Le Festival de Carcassonne se refait une santé et accueille une légende du Rock : Jack White. Un show splendide entre Punk, Rock et Folk. Un passage en revue bleu électrique de la riche carrière du gamin de Detroit sur la superbe scène du théâtre Jean Deschamps. Le rock investit le Moyen-Age, Jack White le Wisigoth du Rock fait trembler les remparts centenaires de la vieille cité. Historique !
C’est en pays Cathare, frérot. Dans ces Corbières sauvages, pleines de caillasses brûlantes, de châteaux en ruines et de superstitions d’un autre temps. Dans ce Sud sauvage et indomptable que j’aime tant, c’est donc là, dans la fière cité médiévale de Carcassonne que ce mardi 12 juillet 2022 je décidai de m’arrêter.
Je ne m’arrêtai pas par hasard dans la sublime cité Audoise. Je ne m’arrêtai pas pour visiter ces remparts centenaires, ces ruelles étroites pleines d’histoires, de sang et de sueur, ces tours de guet majestueuses plantés dans le sol par des humains en sabots et dont de nombreuses guerres n’ont pu réussir à entamer la solidité. J’y allais simplement pour un festoche.
Le festival de Carcassonne ne m’était pas tout à fait inconnu, je dois l’avouer. En 2013, j’avais fait le – court – trajet pour aller voir les Arctic Monkeys sur leur tournée de l’album AM… mais depuis, plus rien. Plus de visites estivales dans cette cité que j’aime tellement. En effet, le festival ne m’offrait plus le miel dont je souhaitais me délecter. Patrick Bruel, Christophe Maé, Francis Cabrel ou encore Calogéro étaient devenus le lot de ce festoche pourtant si agréable. Car, il faut l’avouer, le spot est juste sublime et l’acoustique franchement spectaculaire… mais le théâtre Jean Deschamps, situé sur l’emplacement de l’ancien cloître Saint-Nazaire, semblait avoir perdu de son mordant Rock, cette étincelle électrique qui enflamme ces concerts et vient foutre le rifle à ton slibard.
Alors quand un beau matin, je vis le doux nom de Jack White accolé à celui de Carcassonne apparaître sur mes écrans, mon sang ne fit qu’un tour. Billet en poche, en avant pour la cité fortifiée occitane pour mon tête à tête avec le grand rénovateur du Rock 00’s. C’est un rendez-vous particulier pour tout amateur de Rock saignant que cette rencontre avec le grand Jack. C’est le souvenir de morceaux qui t’ont pris aux tripes. Du Rock Garage un peu craspec avec les White Stripes aux relents Folk et Country d’une Americana musicale avec les Raconteurs, du Rock Indie aux nombreuses influences avec le supergroupe The Dead Weather en passant par les albums solo du grand Jack, un poil polissé, mais dont le tout dernier – Fear of the Dawn – offrait aux oreilles des rockers du monde entier un Hard Rock léché aux sonorités quasi-expérimentales qui laissait augurer un spectacle des plus intéressant.

[Éléments provenant d'une source de données]
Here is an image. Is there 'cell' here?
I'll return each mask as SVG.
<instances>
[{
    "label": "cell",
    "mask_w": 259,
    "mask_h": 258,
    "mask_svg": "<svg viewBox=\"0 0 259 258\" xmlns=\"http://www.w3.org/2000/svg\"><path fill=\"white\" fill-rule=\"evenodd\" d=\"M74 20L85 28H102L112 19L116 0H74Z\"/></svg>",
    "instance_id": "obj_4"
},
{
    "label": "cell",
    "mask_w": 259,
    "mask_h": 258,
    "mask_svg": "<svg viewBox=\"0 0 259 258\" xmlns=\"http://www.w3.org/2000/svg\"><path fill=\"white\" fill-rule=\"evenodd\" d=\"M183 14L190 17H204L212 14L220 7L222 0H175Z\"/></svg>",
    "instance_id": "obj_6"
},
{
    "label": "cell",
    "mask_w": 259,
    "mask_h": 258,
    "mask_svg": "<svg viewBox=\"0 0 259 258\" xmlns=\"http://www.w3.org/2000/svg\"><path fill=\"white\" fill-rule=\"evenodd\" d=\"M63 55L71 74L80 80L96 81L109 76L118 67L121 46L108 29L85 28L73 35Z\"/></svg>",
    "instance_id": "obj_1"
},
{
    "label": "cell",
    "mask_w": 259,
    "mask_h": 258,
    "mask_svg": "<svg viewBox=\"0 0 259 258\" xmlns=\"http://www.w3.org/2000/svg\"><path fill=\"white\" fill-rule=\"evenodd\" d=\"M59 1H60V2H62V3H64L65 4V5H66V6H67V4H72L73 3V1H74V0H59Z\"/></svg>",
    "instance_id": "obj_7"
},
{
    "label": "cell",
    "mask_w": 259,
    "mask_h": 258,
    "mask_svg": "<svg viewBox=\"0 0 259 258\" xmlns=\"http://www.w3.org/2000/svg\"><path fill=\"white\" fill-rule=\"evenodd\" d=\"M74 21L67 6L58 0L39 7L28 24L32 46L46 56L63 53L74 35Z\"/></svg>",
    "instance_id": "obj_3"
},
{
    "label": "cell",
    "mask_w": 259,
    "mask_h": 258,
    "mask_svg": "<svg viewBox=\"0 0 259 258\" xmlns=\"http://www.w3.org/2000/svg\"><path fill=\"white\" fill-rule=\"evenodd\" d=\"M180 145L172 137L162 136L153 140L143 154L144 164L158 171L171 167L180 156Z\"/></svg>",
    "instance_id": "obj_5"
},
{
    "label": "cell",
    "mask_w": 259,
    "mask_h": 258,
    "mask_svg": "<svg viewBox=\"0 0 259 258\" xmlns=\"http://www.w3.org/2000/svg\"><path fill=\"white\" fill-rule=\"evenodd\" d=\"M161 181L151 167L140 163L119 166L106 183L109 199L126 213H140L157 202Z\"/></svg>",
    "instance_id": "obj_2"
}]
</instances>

Consigne 1
D'après l'article sur le concert de Jack White à Carcassonne, quel groupe avait été vu au festival en 2013 ?
Consigne 2
Traduisez en anglais cette phrase de l'article sur le concert de Jack White à Carcassonne : « Le festival de Carcassonne ne m'était pas tout à fait inconnu, je dois l'avouer. »
Consigne 3
Rédigez la suite de l'article sur le concert de Jack White à Carcassonne, en reprenant après sa dernière phrase.

Réponse finale 1
Les Arctic Monkeys, lors de leur tournée de l'album AM.

Réponse finale 2
The Carcassonne festival was not entirely unknown to me, I must admit.

Réponse finale 3
Et ça n’a pas manqué ! C’est le duo Nantais Ko Ko Mo qui est venu ouvrir la soirée : quoi de mieux qu’un duo pour la première partie du créateur du duo Rock le plus célèbre du genre ? Quand les Stripes crachaient un Punk Rock sale comme un peigne et des stridences électriques à te faire sauter l’oreille interne, Ko Ko Mo, eux, balancent un Hard Rock zeppelinien aux douces effluves seventies : la guitare saturée et en pleine liberté de Warren Mutton et la batterie nerveuse, survitaminée, de Kevin « K20 » Grosmolard offrent un joli retour dans ces années 70 bénies des Dieux. Un lever de rideau pile-poil dans la thématique de la soirée.
Après une petite heure à se faire rincer les esgourdes au bon gros Hard Rock made in France qui tâche bien la liquette, le silence revient, presque instantanément. Les roadies, chapeaux mous sur la tête, arrivent en courant et commencent le montage du set de Jack. C’est le bleu qui s’empare de la scène ! Décors, lights, guitares – toute une panoplie de Fenders créées spécialement par la marque pour les doigts virtuoses du grand Jack – le bleu inonde la scène du Théâtre Jean Deschamps et baigne le public dans une étrange ambiance ouatée.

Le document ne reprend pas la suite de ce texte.